(Source records)
· · · ·

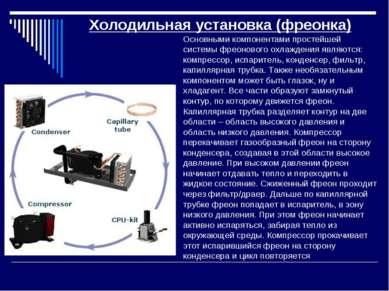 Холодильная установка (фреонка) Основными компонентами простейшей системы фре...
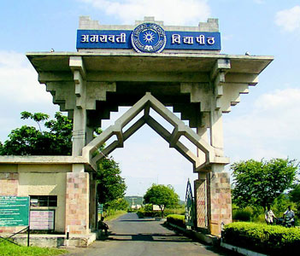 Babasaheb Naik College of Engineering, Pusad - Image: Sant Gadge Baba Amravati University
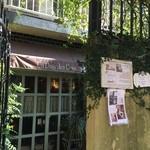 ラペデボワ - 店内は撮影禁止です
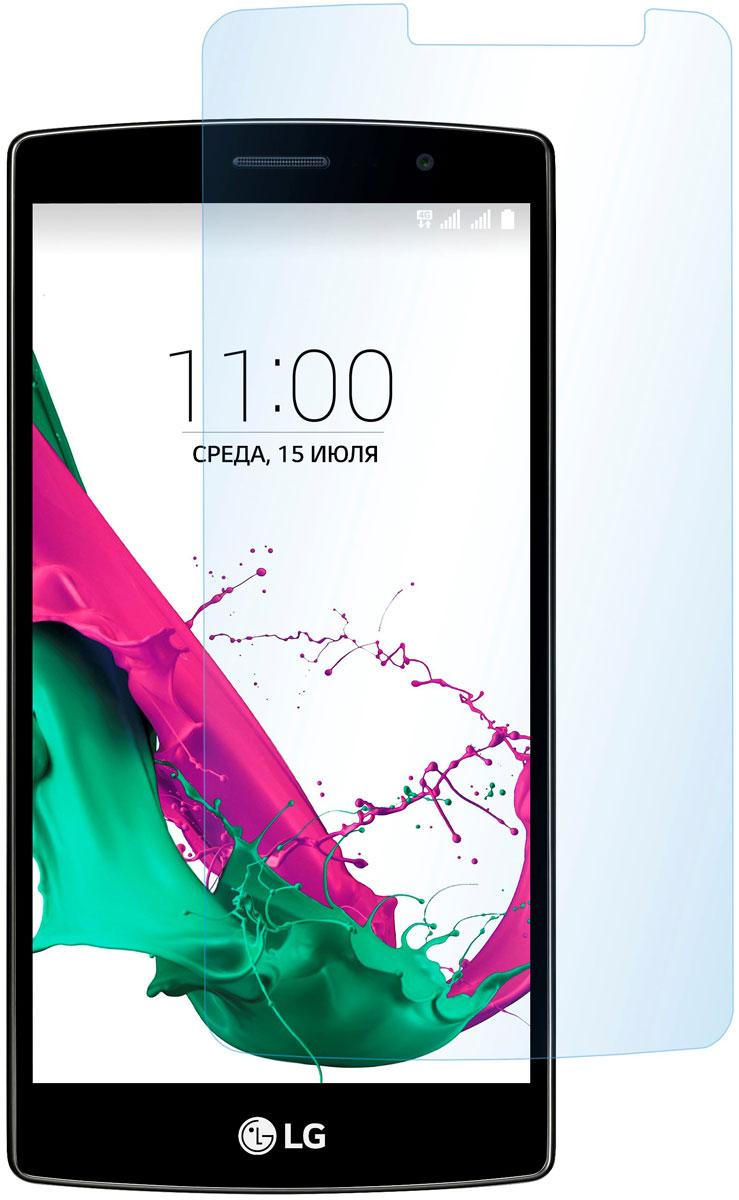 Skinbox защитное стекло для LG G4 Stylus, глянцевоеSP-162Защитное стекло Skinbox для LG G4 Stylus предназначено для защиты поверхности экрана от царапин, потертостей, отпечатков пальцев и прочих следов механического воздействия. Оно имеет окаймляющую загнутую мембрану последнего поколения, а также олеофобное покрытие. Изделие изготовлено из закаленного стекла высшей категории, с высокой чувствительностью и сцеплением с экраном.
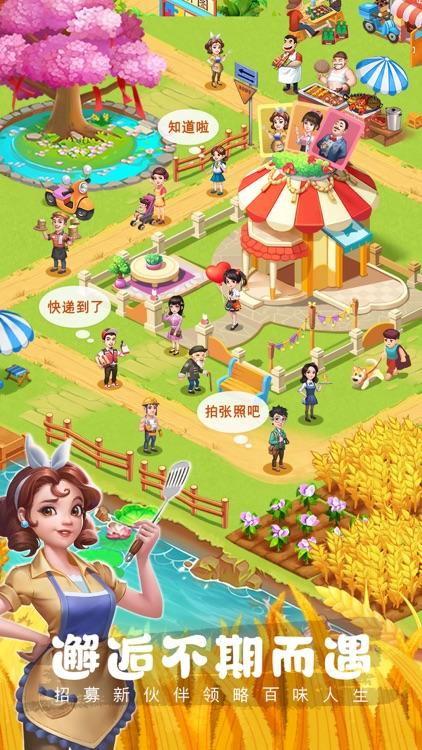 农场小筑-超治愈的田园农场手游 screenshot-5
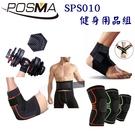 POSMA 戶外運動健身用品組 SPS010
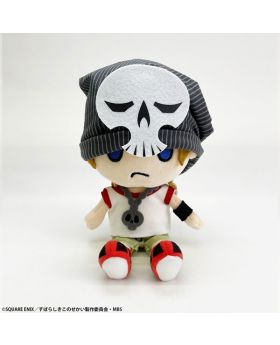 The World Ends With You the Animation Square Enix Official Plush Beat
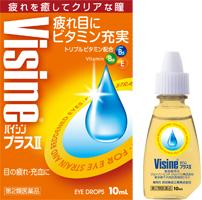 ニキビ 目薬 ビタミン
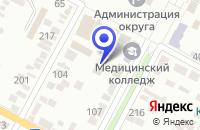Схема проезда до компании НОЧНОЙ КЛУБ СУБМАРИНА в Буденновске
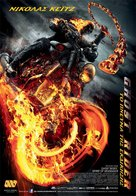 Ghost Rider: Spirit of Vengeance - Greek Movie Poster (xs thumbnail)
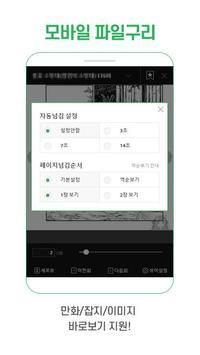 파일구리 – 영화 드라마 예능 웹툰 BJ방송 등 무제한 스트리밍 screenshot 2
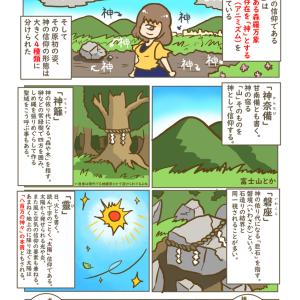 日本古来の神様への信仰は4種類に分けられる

· · · ·

WORK INSTRUCTION —
Print the data above exactly, minus pictures.

EXERCISE RESPONSE —
 Холодильная установка (фреонка) Основными компонентами простейшей системы фре...
 Babasaheb Naik College of Engineering, Pusad - Image: Sant Gadge Baba Amravati University
 ラペデボワ - 店内は撮影禁止です
 Skinbox защитное стекло для LG G4 Stylus, глянцевоеSP-162Защитное стекло Skinbox для LG G4 Stylus предназначено для защиты поверхности экрана от царапин, потертостей, отпечатков пальцев и прочих следов механического воздействия. Оно имеет окаймляющую загнутую мембрану последнего поколения, а также олеофобное покрытие. Изделие изготовлено из закаленного стекла высшей категории, с высокой чувствительностью и сцеплением с экраном.
 农场小筑-超治愈的田园农场手游 screenshot-5
 POSMA 戶外運動健身用品組 SPS010
 The World Ends With You the Animation Square Enix Official Plush Beat
 ニキビ 目薬 ビタミン
Схема проезда до компании НОЧНОЙ КЛУБ СУБМАРИНА в Буденновске
 Ghost Rider: Spirit of Vengeance - Greek Movie Poster (xs thumbnail)
 파일구리 – 영화 드라마 예능 웹툰 BJ방송 등 무제한 스트리밍 screenshot 2
 日本古来の神様への信仰は4種類に分けられる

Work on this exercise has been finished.